──────── Fragment

013 463 35 33

info@vanboekel.nl

Ringbaan-West 306

5025 VB Tilburg

Deel dit bericht via e-mail

Update Advieswijzer Bedrijfsoverdracht van het familiebedrijf

Belastingclaims bij bedrijfsoverdracht

Bij de overdracht van een IB-onderneming moet u rekening houden met belastingclaims. Inkomstenbelasting is aan de orde als de overdrager bij de bedrijfsoverdracht fiscale winst realiseert. Dat is het geval als de onderneming wordt verkocht voor meer dan de fiscale boekwaarde. De overdrager realiseert dan stille reserves in vermogensbestanddelen en/of goodwill in de onderneming. Daarover betaalt de overdrager het progressieve belastingtarief in box 1.

Wordt een onderneming verkocht met een onroerende zaak (bedrijfspand) op de balans? Dan moet de overnemer waarschijnlijk overdrachtsbelasting betalen. Bij verkoop van aandelen in een bv is dat niet altijd het geval. Daarnaast is er mogelijk, onder voorwaarden, een vrijstelling van toepassing. Die komt verderop aan bod. Schenkt de overdrager de onderneming of verkoopt hij de onderneming voor een te laag bedrag? Dan moet de overnemer schenkbelasting betalen. Er zijn vrijstellingen en betalingsregelingen, maar daarvoor gelden voorwaarden. Die worden hierna kort besproken.

────────────────
──────── Materiaal

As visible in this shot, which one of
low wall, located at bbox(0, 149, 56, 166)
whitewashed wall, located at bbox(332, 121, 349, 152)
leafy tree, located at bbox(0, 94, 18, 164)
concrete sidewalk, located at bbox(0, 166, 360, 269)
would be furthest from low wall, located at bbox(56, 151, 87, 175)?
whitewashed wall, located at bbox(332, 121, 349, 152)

────────────────
──────── Materiaal

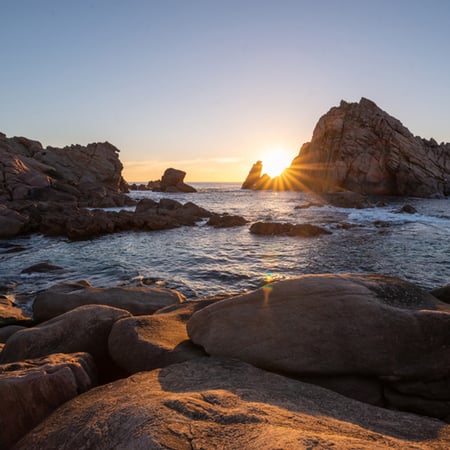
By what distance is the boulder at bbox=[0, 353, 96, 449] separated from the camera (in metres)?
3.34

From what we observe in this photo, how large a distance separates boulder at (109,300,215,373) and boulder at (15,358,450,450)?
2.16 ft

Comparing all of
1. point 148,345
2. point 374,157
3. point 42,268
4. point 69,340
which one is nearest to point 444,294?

────────────────

# [Schriftelijke opdrachten]
1. Welk belastingtarief betaalt de overdrager volgens het fragment over bedrijfsoverdracht over de gerealiseerde stille reserves en goodwill?
2. Herhaal letterlijk de passage uit het fragment over bedrijfsoverdracht die begint bij "5025 VB Tilburg" en eindigt bij "belastingtarief in box 1.".
3. Zet het fragment over bedrijfsoverdracht voort vanaf het punt waar de tekst ophoudt.

# [Oefenresultaten]
1. Het progressieve belastingtarief in box 1.

2.
5025 VB Tilburg

Deel dit bericht via e-mail

Update Advieswijzer Bedrijfsoverdracht van het familiebedrijf

Belastingclaims bij bedrijfsoverdracht

Bij de overdracht van een IB-onderneming moet u rekening houden met belastingclaims. Inkomstenbelasting is aan de orde als de overdrager bij de bedrijfsoverdracht fiscale winst realiseert. Dat is het geval als de onderneming wordt verkocht voor meer dan de fiscale boekwaarde. De overdrager realiseert dan stille reserves in vermogensbestanddelen en/of goodwill in de onderneming. Daarover betaalt de overdrager het progressieve belastingtarief in box 1.

3.
Is sprake van rechtstreekse overdracht van aandelen in een bv door een dga en is de verkoopprijs hoger dan de verkrijgingsprijs van de aandelen? Dan geniet de overdrager een boekwinst (ofwel: vervreemdingsvoordeel) en dus inkomen uit aanmerkelijk belang. Daarover moet hij in 2024 33% (tot € 67.000 en bij fiscale partners tot € 134.000 is dat 24,5%) belasting betalen in box 2.

Bedrijfsopvolging persoonlijke onderneming (inkomstenbelasting)

Een beste manier om inkomstenbelasting te besparen bij bedrijfsoverdracht van een persoonlijke onderneming is er niet. Het hangt af van de omstandigheden. Kijkend naar het familiebedrijf zal vaak sprake zijn van een bekende die het bedrijf overneemt: de zoon of dochter of aangetrouwde familie. Om gebruik te kunnen maken van fiscale faciliteiten, moet het wel iemand zijn die al in het bedrijf meewerkt of al als ondernemer betrokken is. Er kan dan worden gekozen tussen afrekenen of doorschuiven.

Afrekenen

Afrekenen betekent dat de bedrijfsoverdrager het bedrijf verkoopt, de stakingswinst opgeeft aan de Belastingdienst en daarover belasting betaalt. Hij mag € 3.630 stakingsaftrek van deze stakingswinst aftrekken als deze € 3.630 of hoger bedraagt. De mkb-winstvrijstelling van 13,31% is ook in het stakingsjaar van toepassing. Houd er wel rekening mee dat deze aftrek in 2024 slechts plaatsvindt tegen ten hoogste het belastingtarief van 36,97%. Of de bedrijfsoverdrager daadwerkelijk inkomstenbelasting betaalt, hangt ook af van de omvang van zijn gewone jaarwinst, stakingswinst, de stakingslijfrentepremieaftrek.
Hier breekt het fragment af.